**Source document:**
Therefore, if a real function $f:\ \mathbb{R}\rightarrow\mathbb{R}$ has a finite support, then there's a subset of $\mathbb{R}$ where it is not zero, and everywhere else it is mapped to zero.

E.g. a function $f$ that is equal to $x^{2}+1$ when $|x|<1$ and zero everywhere else, has finite support, since it is non-zero in the set $(-1, 1)$, and zero in $\mathbb{R}\backslash(-1, 1)$. To be precise, the set $(-1, 1)$ is the function's support (supp($f$)).

**Data extract:**
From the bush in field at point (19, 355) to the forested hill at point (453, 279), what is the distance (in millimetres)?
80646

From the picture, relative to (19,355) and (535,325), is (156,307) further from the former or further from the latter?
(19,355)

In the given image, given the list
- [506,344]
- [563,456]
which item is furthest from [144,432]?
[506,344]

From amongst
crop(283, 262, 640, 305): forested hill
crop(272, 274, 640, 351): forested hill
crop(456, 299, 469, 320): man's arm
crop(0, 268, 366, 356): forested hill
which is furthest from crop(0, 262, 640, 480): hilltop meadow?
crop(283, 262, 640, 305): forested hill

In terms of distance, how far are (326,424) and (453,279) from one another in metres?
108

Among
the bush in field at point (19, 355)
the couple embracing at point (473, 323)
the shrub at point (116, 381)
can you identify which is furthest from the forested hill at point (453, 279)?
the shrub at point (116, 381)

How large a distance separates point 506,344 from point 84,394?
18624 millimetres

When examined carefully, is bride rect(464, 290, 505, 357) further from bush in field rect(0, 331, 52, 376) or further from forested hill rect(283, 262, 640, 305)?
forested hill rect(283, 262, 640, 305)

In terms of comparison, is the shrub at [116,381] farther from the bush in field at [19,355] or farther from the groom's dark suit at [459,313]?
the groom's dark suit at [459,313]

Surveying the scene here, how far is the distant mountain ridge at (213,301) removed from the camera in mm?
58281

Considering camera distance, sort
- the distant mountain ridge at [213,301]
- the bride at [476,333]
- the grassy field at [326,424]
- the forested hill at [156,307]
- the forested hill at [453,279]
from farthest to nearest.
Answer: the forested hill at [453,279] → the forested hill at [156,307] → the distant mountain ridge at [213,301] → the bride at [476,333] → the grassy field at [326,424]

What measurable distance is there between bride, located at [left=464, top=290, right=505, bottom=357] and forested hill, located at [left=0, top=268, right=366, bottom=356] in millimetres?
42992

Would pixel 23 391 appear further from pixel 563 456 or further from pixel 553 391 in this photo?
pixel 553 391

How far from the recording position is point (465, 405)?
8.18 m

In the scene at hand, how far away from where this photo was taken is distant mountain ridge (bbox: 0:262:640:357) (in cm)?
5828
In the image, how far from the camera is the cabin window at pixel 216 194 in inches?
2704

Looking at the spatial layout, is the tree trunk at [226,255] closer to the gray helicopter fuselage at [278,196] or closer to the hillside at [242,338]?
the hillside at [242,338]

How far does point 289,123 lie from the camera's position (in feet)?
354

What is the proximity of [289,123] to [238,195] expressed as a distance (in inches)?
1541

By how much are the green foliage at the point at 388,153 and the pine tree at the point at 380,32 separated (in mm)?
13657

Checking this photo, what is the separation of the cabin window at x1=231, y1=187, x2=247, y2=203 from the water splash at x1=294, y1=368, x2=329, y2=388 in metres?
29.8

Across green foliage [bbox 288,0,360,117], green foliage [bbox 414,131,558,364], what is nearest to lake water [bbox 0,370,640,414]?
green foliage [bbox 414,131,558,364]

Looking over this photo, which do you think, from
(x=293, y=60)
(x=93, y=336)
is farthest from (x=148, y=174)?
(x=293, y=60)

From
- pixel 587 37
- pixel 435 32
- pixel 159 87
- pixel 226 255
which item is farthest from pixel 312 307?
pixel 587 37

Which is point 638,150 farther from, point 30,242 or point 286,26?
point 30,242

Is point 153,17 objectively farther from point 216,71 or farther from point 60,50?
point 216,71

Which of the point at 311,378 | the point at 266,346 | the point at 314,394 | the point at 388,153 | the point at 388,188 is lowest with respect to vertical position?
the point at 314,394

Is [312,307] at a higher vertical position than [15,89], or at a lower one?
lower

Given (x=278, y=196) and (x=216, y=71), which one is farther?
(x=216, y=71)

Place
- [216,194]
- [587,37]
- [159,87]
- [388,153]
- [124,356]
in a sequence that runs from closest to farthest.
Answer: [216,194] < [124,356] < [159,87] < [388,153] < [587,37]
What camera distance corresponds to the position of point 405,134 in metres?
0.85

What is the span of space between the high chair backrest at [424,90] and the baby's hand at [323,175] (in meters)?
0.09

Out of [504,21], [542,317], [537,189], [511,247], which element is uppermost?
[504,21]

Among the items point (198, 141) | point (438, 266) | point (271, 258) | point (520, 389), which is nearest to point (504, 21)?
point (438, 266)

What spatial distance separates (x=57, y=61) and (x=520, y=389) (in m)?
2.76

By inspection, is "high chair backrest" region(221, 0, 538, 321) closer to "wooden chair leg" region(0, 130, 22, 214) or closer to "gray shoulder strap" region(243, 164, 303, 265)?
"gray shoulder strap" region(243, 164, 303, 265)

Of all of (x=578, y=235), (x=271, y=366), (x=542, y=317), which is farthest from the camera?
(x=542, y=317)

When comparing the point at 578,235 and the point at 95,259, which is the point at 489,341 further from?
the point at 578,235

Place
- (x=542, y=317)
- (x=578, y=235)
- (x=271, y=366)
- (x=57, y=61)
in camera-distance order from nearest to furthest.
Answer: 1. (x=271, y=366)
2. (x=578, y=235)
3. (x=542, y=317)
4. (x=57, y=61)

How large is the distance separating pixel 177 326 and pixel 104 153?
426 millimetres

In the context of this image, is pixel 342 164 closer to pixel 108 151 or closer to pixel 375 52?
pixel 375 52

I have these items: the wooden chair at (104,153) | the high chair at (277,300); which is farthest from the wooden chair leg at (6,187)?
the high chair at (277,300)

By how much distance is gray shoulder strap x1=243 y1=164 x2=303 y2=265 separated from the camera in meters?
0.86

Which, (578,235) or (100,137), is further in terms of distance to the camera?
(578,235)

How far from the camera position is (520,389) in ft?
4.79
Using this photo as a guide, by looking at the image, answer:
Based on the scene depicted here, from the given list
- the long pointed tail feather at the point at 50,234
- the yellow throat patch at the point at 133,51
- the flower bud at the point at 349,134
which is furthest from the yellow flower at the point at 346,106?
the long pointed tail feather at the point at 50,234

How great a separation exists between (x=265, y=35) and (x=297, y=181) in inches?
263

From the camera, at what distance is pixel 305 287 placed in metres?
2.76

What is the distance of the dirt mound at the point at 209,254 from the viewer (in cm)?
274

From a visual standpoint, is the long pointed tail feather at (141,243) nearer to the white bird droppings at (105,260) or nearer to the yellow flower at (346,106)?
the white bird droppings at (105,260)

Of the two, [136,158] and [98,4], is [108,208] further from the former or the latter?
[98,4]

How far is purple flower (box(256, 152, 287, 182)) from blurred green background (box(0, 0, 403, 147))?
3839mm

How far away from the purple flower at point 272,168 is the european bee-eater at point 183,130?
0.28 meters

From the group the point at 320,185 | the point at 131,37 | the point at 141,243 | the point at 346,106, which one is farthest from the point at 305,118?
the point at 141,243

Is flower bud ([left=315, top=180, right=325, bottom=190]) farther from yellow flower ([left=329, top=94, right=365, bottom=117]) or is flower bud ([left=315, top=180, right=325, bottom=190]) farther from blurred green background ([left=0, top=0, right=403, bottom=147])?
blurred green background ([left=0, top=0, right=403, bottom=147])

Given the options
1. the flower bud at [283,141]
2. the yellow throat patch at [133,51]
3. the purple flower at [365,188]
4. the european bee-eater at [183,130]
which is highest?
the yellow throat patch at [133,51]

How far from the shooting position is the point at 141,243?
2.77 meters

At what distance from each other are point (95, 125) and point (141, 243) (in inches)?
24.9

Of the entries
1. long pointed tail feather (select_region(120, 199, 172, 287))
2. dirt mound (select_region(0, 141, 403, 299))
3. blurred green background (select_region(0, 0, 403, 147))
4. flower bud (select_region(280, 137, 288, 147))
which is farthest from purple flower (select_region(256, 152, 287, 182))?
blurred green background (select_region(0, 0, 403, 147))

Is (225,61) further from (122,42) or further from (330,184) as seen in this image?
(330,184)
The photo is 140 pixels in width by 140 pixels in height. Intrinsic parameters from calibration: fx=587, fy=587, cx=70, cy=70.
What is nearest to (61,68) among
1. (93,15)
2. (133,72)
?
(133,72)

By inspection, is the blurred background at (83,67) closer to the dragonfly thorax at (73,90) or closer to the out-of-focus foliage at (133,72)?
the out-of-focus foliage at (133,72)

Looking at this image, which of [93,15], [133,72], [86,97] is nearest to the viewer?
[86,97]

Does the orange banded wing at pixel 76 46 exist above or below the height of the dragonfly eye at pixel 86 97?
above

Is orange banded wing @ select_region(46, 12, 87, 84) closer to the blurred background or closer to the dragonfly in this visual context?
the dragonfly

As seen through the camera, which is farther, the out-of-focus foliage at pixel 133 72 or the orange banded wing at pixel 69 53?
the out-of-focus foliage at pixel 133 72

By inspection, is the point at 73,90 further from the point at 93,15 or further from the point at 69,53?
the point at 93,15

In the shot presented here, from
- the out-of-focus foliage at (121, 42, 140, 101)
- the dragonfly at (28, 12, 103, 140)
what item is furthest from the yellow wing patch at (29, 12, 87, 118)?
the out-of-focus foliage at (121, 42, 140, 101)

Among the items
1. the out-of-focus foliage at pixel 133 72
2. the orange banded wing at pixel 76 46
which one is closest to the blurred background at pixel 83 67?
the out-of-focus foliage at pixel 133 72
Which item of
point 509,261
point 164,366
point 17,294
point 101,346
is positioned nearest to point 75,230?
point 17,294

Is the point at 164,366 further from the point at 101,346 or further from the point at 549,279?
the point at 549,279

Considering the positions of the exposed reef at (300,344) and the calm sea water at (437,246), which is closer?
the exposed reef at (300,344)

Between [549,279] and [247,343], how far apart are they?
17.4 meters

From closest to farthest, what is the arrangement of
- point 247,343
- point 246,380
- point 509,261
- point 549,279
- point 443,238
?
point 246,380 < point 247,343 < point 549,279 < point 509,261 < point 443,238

**Directives:**
1. Copy the passage on function support word for word, everything from "Therefore, if a" down to "mapped to zero.".
2. For each statement, say whether the passage on function support agrees with it. Answer yes or no and quote the words from the passage that decide it. (a) The example function equals $x^{2}+1$ when $|x|<1$. (b) The passage names the closed interval $[-1, 1]$ as the support of the example function. (c) A function with finite support is mapped to zero outside the subset where it is not zero.

**Set of answers:**
1.
Therefore, if a real function $f:\ \mathbb{R}\rightarrow\mathbb{R}$ has a finite support, then there's a subset of $\mathbb{R}$ where it is not zero, and everywhere else it is mapped to zero.

2.
(a) Yes: "a function $f$ that is equal to $x^{2}+1$ when $|x|<1$ and zero everywhere else"
(b) No: "the set $(-1, 1)$ is the function's support (supp($f$))"
(c) Yes: "there's a subset of $\mathbb{R}$ where it is not zero, and everywhere else it is mapped to zero"